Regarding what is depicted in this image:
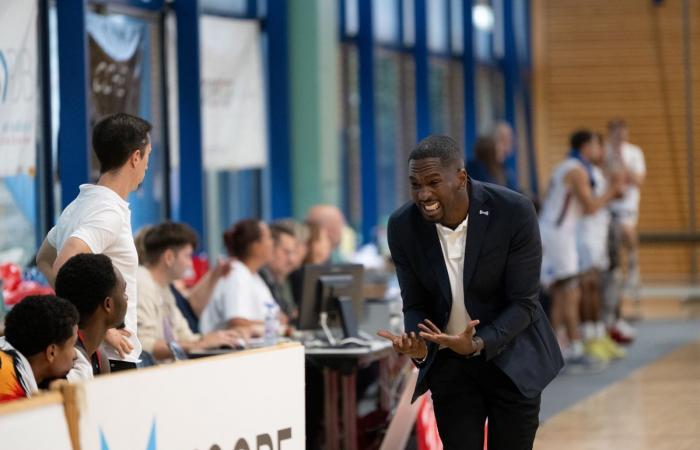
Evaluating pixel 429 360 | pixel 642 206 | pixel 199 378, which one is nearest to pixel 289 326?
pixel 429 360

---

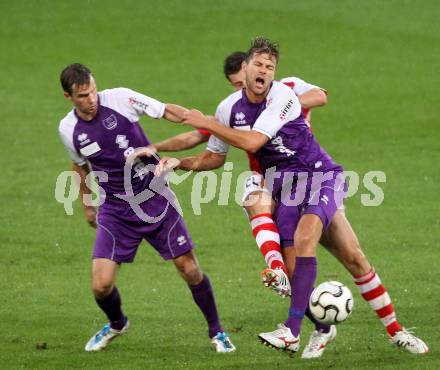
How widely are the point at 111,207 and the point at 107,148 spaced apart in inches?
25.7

---

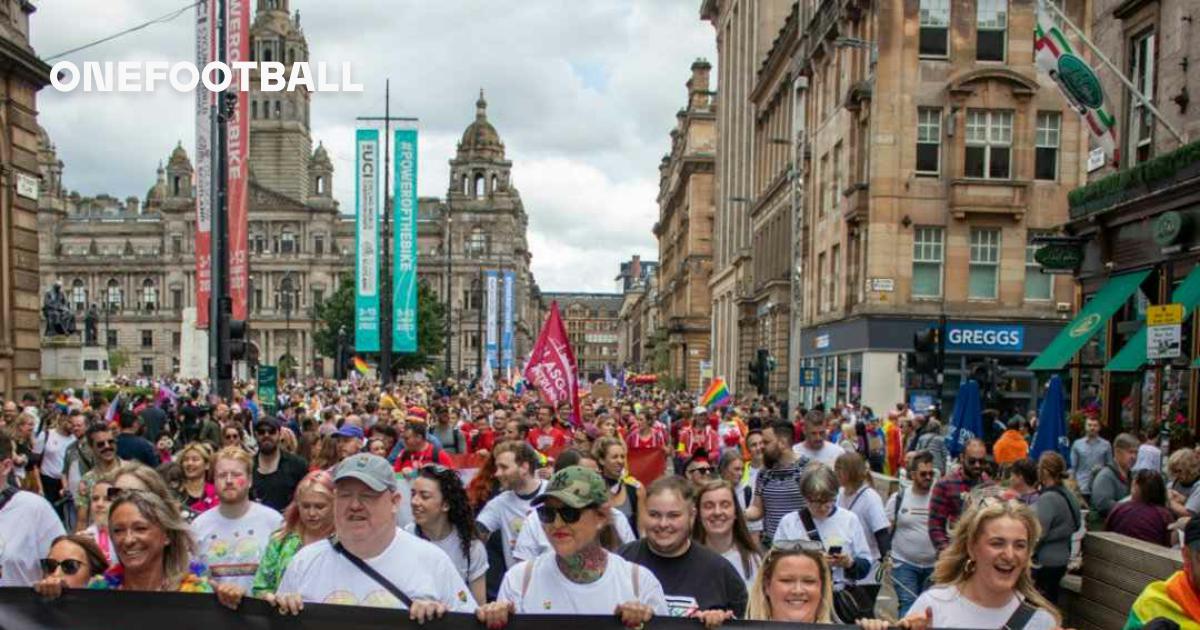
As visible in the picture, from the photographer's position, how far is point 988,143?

:: Objective ::
Which lines of the records contain the string "pixel"? Return each of those lines in full.

:: Response ::
Evaluating pixel 429 360 | pixel 642 206 | pixel 199 378, which one is nearest to pixel 289 326?
pixel 429 360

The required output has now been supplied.